Every line from the one with "Among the choices" through the end of the records below should be restated word for word, and nothing outside that span.

________

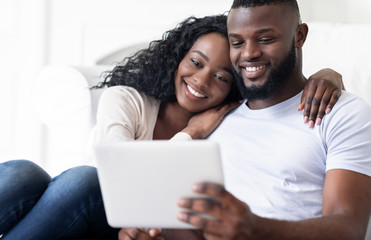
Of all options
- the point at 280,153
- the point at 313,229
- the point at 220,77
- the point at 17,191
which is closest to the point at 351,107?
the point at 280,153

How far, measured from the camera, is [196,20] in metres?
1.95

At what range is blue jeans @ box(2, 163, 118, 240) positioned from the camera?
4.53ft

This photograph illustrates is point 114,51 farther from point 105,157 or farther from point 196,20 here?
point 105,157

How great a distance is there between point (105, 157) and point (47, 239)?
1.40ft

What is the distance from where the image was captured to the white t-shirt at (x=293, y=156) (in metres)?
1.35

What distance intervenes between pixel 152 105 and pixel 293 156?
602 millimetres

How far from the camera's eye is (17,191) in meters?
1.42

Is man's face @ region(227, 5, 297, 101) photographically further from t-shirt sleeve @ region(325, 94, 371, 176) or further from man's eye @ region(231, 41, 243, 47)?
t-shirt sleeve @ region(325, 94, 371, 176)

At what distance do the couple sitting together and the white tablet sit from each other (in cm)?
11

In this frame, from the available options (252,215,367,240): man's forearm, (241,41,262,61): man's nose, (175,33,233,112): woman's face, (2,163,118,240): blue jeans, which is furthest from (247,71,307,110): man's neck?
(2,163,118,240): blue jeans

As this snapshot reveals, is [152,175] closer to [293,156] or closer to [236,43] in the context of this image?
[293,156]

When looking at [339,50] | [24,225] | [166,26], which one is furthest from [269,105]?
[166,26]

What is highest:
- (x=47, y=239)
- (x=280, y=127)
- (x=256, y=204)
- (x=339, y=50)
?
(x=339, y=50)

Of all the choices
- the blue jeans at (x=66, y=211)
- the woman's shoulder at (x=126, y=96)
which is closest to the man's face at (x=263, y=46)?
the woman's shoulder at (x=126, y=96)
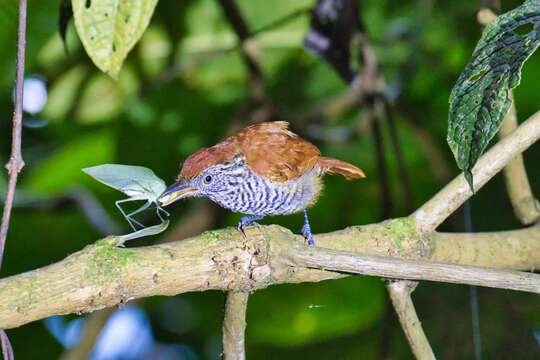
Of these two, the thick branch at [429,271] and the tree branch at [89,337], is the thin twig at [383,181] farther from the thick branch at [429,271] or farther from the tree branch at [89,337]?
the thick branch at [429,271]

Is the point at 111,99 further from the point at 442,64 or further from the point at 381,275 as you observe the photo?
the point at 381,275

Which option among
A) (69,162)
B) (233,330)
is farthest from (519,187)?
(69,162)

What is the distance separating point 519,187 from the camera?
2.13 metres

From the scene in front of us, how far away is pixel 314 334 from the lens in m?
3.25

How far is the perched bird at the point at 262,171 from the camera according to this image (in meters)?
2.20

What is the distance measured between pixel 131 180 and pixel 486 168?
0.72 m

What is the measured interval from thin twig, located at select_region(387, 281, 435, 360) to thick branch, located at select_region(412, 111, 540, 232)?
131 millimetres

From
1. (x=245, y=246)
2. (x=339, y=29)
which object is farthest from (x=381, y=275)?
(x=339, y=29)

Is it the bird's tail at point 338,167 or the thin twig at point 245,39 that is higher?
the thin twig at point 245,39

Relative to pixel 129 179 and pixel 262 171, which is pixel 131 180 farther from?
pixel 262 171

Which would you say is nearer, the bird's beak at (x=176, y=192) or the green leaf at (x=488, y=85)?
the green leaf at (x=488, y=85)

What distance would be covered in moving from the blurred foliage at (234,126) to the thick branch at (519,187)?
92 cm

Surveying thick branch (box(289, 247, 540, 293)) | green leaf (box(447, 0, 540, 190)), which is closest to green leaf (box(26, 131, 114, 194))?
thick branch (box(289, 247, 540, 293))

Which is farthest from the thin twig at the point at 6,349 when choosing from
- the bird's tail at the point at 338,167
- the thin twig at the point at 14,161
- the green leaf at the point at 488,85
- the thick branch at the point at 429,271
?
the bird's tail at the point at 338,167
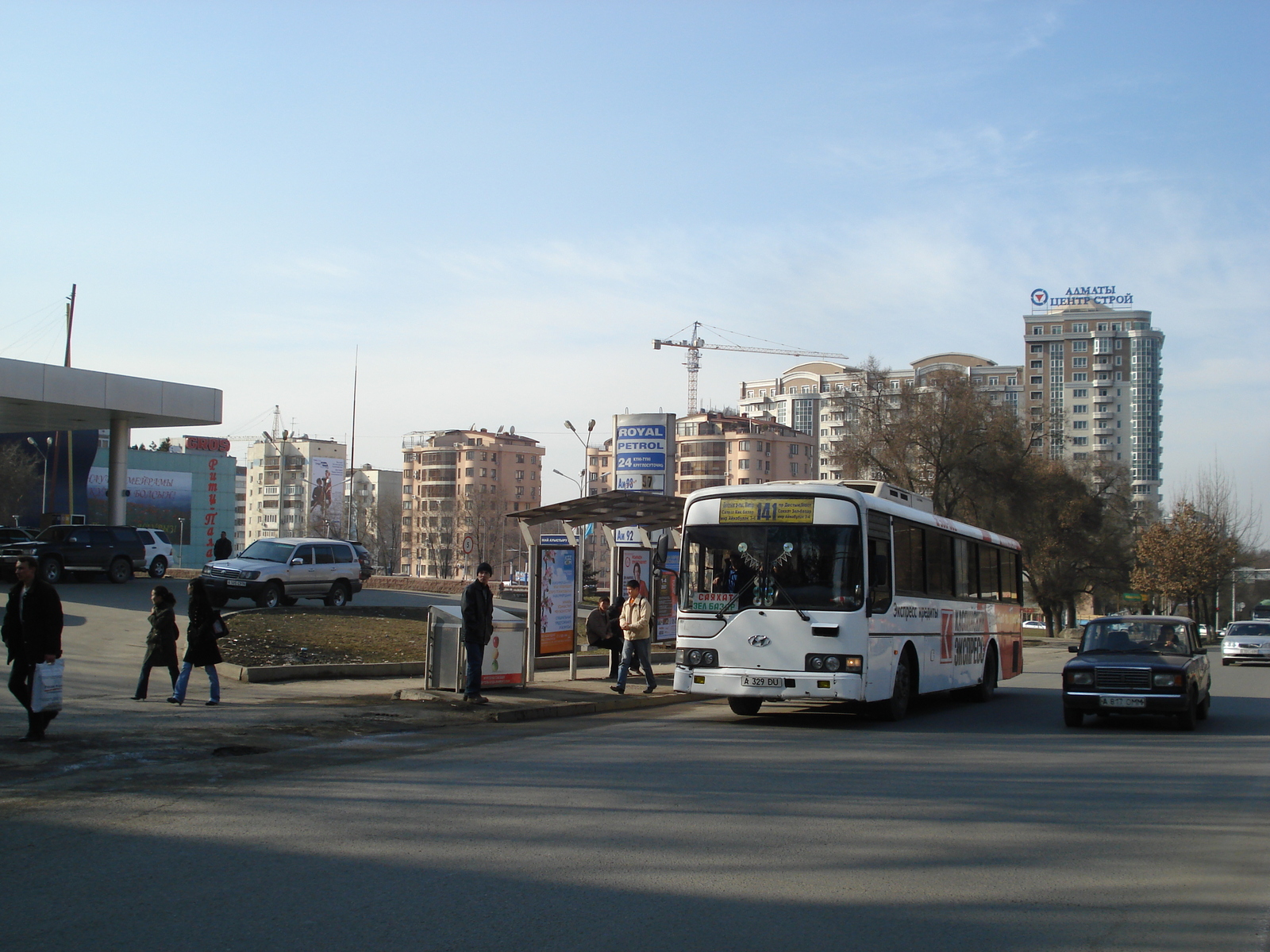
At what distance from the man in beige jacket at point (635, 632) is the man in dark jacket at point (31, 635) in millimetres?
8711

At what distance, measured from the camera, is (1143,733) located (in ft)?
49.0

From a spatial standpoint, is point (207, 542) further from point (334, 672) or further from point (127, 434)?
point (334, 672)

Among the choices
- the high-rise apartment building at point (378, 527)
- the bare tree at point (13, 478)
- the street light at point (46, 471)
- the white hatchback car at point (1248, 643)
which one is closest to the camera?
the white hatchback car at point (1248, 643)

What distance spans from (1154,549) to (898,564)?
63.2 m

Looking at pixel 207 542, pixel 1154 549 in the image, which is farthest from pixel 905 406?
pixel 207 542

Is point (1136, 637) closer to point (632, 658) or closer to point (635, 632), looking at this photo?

________

**RESULT BELOW:**
Among the choices
- the high-rise apartment building at point (378, 527)
- the bare tree at point (13, 478)
- the street light at point (46, 471)
- the white hatchback car at point (1248, 643)
which one is closest to the camera?
the white hatchback car at point (1248, 643)

What distance spans from (1154,549) to (898,564)?
63.2 m

Looking at pixel 207 542, pixel 1154 549 in the image, which is farthest from pixel 905 406?
pixel 207 542

Is point (1136, 637) closer to point (632, 658) or closer to point (635, 632), looking at this photo?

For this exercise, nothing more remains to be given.